I have two lists containing x-y coordinates (of stars). I could also have magnitudes (brightnesses) attached to each star. Now each star has random position jiggles and there can be a few extra or missing points in each image. My question is, "What is the best 2D point matching algorithm for such a dataset?" I guess both for a simple linear (translation, rotation, scale) and non-linear (say, n-degree polynomials in the coordinates). In the lingo of the point matching field, I'm looking for the algorithms that would win in a shootout between 2D point matching programs with noise and spurious points. There may be a different "winners" depending if the labeling info is used (the magnitudes) and/or the transformation is restricted to being linear.
I am aware that there are many classes of 2D point matching algorithms and many algorithms in each class (literally probably hundreds in total) but I don't know which, if any, is the consider the "best" or the "most standard" by people in the field of computer vision. Sadly, many of the articles to papers I want to read don't have online versions and I can only read the abstract. Before I settle on a particular algorithm to implement it would be good to hear from a few experts to separate the wheat from the chaff.

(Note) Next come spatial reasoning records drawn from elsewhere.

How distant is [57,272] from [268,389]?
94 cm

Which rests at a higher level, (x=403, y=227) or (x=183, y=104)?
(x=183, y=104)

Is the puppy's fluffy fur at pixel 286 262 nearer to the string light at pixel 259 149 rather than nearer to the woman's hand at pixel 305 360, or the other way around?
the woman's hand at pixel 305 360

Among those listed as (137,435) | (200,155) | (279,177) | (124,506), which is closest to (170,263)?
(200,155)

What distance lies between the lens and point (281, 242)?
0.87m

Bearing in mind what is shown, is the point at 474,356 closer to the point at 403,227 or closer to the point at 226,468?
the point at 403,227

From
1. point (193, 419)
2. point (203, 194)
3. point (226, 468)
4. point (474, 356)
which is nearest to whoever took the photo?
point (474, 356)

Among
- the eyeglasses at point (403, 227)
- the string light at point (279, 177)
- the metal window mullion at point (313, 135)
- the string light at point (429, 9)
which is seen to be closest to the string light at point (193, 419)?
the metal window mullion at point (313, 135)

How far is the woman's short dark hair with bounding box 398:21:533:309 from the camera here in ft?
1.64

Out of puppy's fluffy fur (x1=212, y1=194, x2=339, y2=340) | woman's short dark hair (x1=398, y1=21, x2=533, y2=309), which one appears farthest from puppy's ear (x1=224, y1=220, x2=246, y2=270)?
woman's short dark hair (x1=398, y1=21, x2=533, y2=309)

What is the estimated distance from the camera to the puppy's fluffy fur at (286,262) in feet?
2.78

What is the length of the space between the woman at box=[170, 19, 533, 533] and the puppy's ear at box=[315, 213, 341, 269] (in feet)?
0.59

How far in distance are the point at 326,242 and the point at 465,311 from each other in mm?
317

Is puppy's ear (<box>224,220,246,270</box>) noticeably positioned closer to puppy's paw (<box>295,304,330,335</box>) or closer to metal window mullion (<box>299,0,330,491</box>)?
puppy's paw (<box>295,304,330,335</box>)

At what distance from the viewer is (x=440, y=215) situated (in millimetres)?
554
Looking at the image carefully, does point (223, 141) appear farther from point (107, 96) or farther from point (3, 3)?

I have a working matching program that uses triangles but it fails somewhat frequently (~5% of the time) such that the solution transformation has obvious distortions but for no obvious reason. This program was not written by me and is from a paper written almost 20 years ago. I want to write a new implementation that performs most robustly. I am assuming (hoping) that there have been some advances in this area that make this plausible.